Vision function after uveitis-associated RDs is guarded. Prognosis is generally poor due to a high rate of PVR and ocular inflammation reactivation, with 70 % of the eyes with <20/200 vision if surgical intervention occurs during active inflammation . While a final reattachment rate of 88 % was achieved using either scleral buckling or vitrectomy techniques, 67 % had a final visual acuity worse than 20/200. This may not only be due to the complication requiring but secondary to the underlying inflammatory cause, especially if optic nerve damage is present.
Complicated retinal detachments are frequently encountered in patients with posterior uveitis. These may be successfully repaired in a high percentage of cases with careful vitrectomy and proper long-term tamponading agents [42, 43]. Tractional complications not infrequently seen in patients with ocular toxocariasis, toxoplasmosis, and pars planitis are best managed with vitrectomy and facilitated with bimanual membrane dissection .
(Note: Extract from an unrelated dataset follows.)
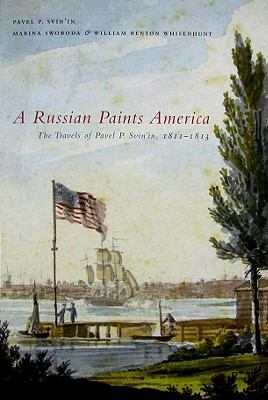 A Russian Paints America: The Travels of Pavel P. Svin'in, 1811-1813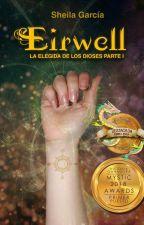 Eirwell (La Elegida de los Dioses I) © by sheyG90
Vitrectomy in uveitis is indicated in the diagnosis and/or correction of surgical posterior segment uveitic complications, such as epiretinal membranes, recalcitrant macular edema, non-clearing vitreous opacities, and more difficult complications like retinal detachments and hypotony. Special circumstances associated with uveitis patients alter surgical planning. The need for control of inflammation pre- and postoperatively is imperative. Though scleral buckles may be acceptable for some rhegmatogenous detachments in uveitis affecting the posterior segment, vitrectomy appears ideal for repair and to possibly reduce the chance of postoperative complications. Surgery for hypotony in uveitis with ciliary body membrane stripping has been reported but is unlikely to be successful if the cause is atrophy of the ciliary processes. A thorough discussion with the patient detailing the guarded prognosis is important as well as managing expectations and controlling inflammation.